What you need to do
Pull out every line of text in the listing below, word for word, and leave out the pictures.
* * * * *
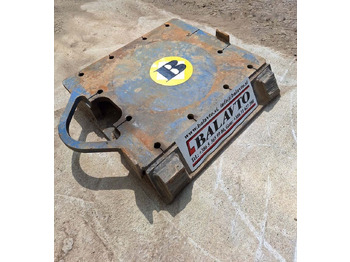 Quick coupler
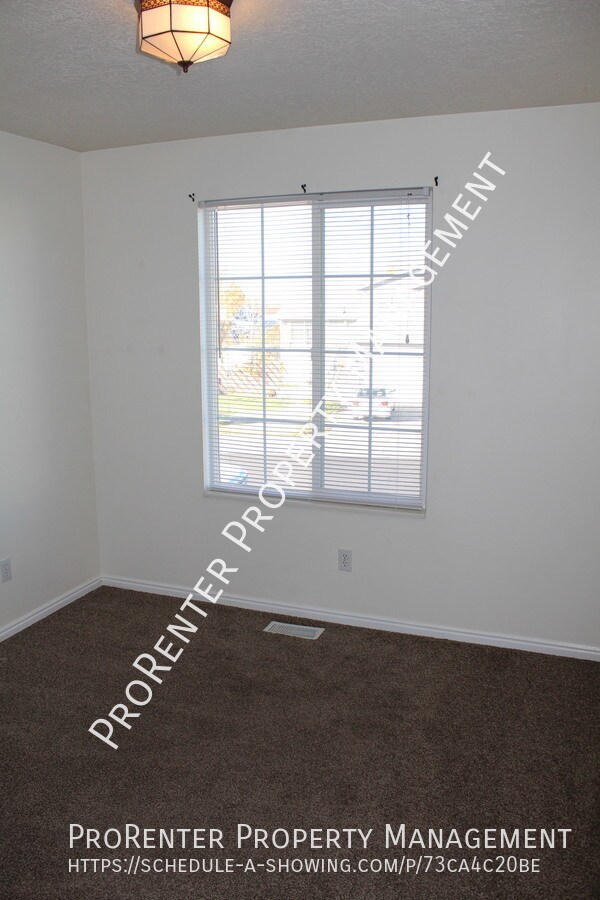 Building Photo - Charming 4 Bed, 2 Bath Layton Home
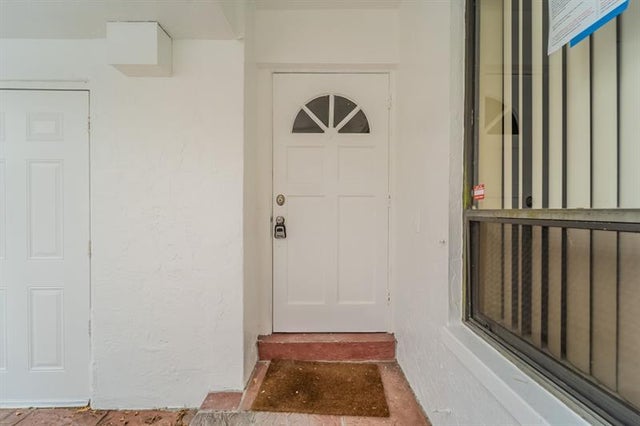 3 of 41 - 2700 N 34th Ave 1, Hollywood, FL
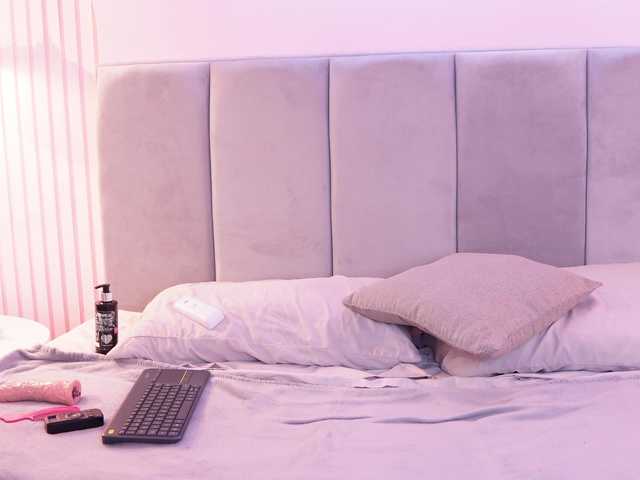 Broadcast Screenshots SamaraCollinss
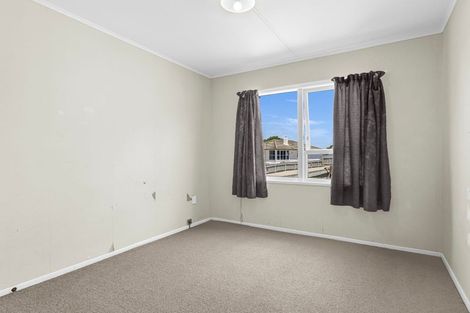 Photo of property in 12 Tasman Street, Havelock North, 4130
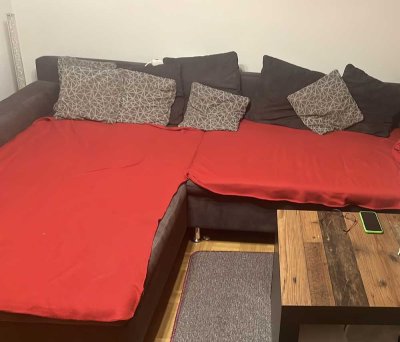 Möblierte Wohnung in Schwindegg – ca. 80 m², Stellplatz & Balkon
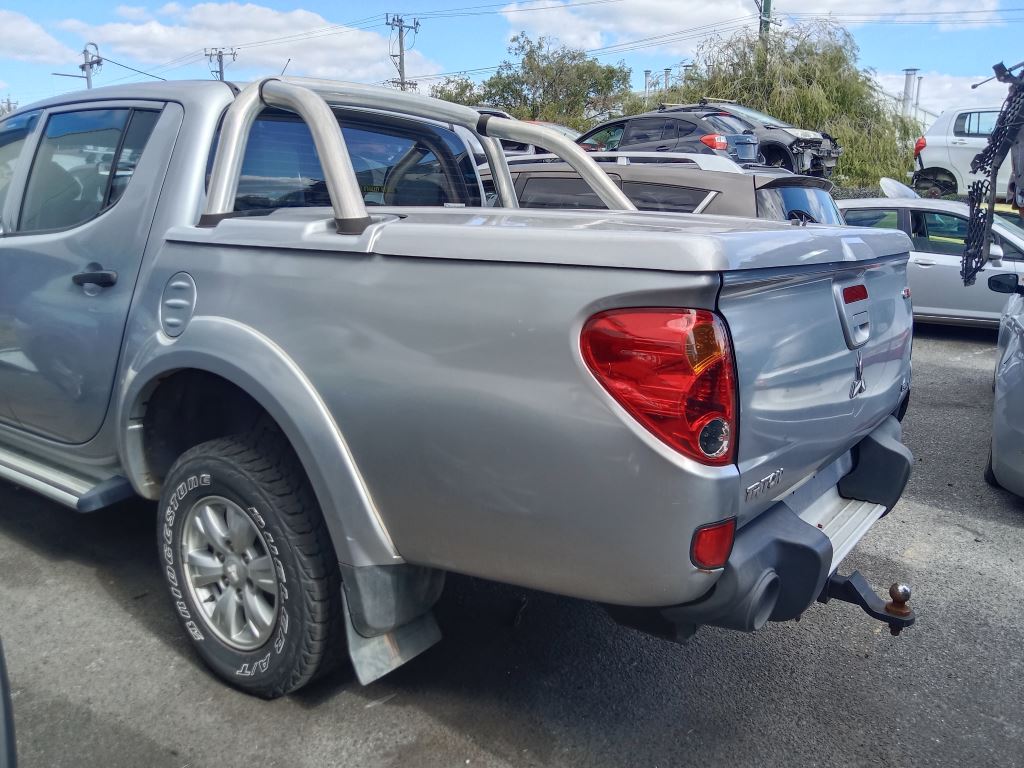Mitsubishi Triton 2013 Silver Wrecking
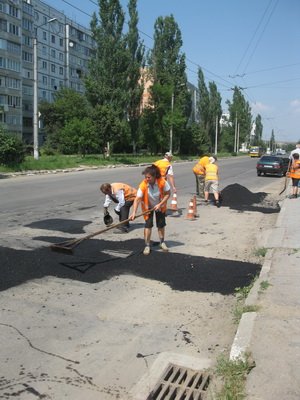 В Івано-Франківську триває ямковий ремонт вулиці Івана Миколайчука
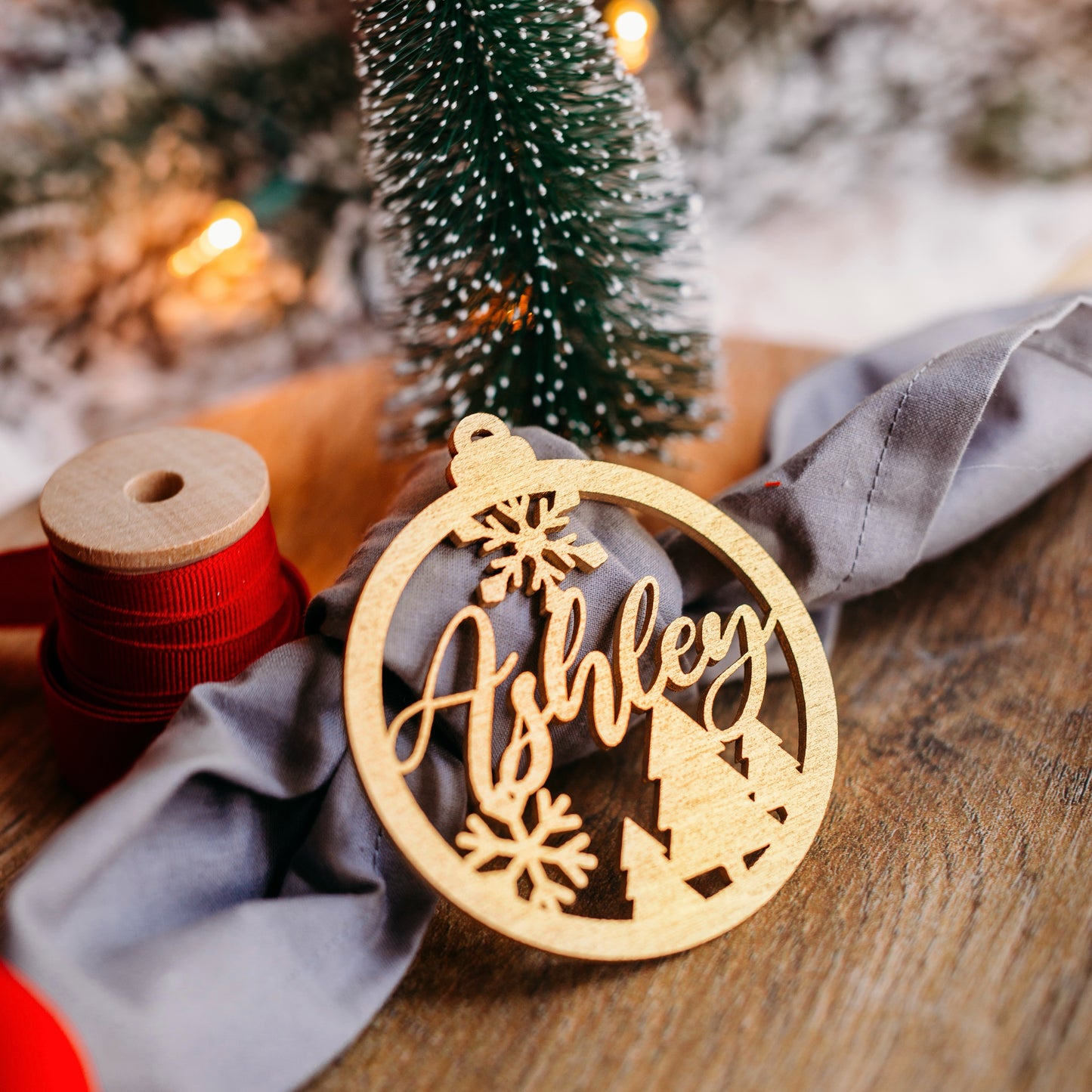 gold wood stocking tags snowflakes, stocking name tags, name ornament christmas, christmas place cards, name ornament, christmas name tags, christmas stocking name tags, christmas stocking tags, christmas table decor, christmas stockings tag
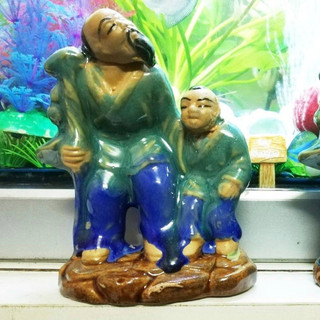 Mô hình Ông cháu – gốm trang trí hòn non bộ, tiểu cảnh, bể cá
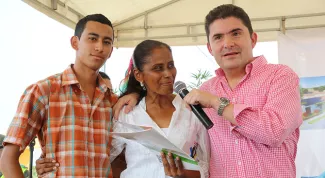 Con la entrega de casas en Narino Luis Felipe Henao cierra su exitosa gestion como Ministro de Vivienda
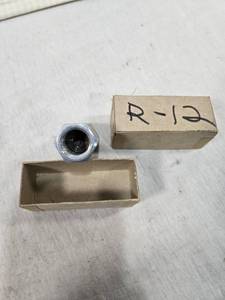 lot 66 image: Lot of 5 Flow Control Valve R-12
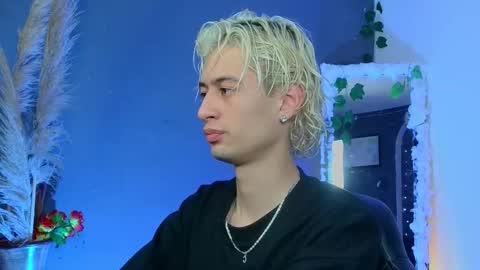 mattias     online show from October 2025 03:59:02 AM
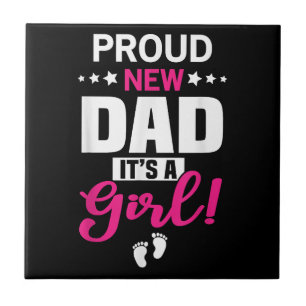 Orgulhoso Novo Pai É Uma Menina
* * * * *
Task output
 Quick coupler
 Building Photo - Charming 4 Bed, 2 Bath Layton Home
 3 of 41 - 2700 N 34th Ave 1, Hollywood, FL
 Broadcast Screenshots SamaraCollinss
 Photo of property in 12 Tasman Street, Havelock North, 4130
 Möblierte Wohnung in Schwindegg – ca. 80 m², Stellplatz & Balkon
Mitsubishi Triton 2013 Silver Wrecking
 В Івано-Франківську триває ямковий ремонт вулиці Івана Миколайчука
 gold wood stocking tags snowflakes, stocking name tags, name ornament christmas, christmas place cards, name ornament, christmas name tags, christmas stocking name tags, christmas stocking tags, christmas table decor, christmas stockings tag
 Mô hình Ông cháu – gốm trang trí hòn non bộ, tiểu cảnh, bể cá
 Con la entrega de casas en Narino Luis Felipe Henao cierra su exitosa gestion como Ministro de Vivienda
 lot 66 image: Lot of 5 Flow Control Valve R-12
 mattias     online show from October 2025 03:59:02 AM
 Orgulhoso Novo Pai É Uma Menina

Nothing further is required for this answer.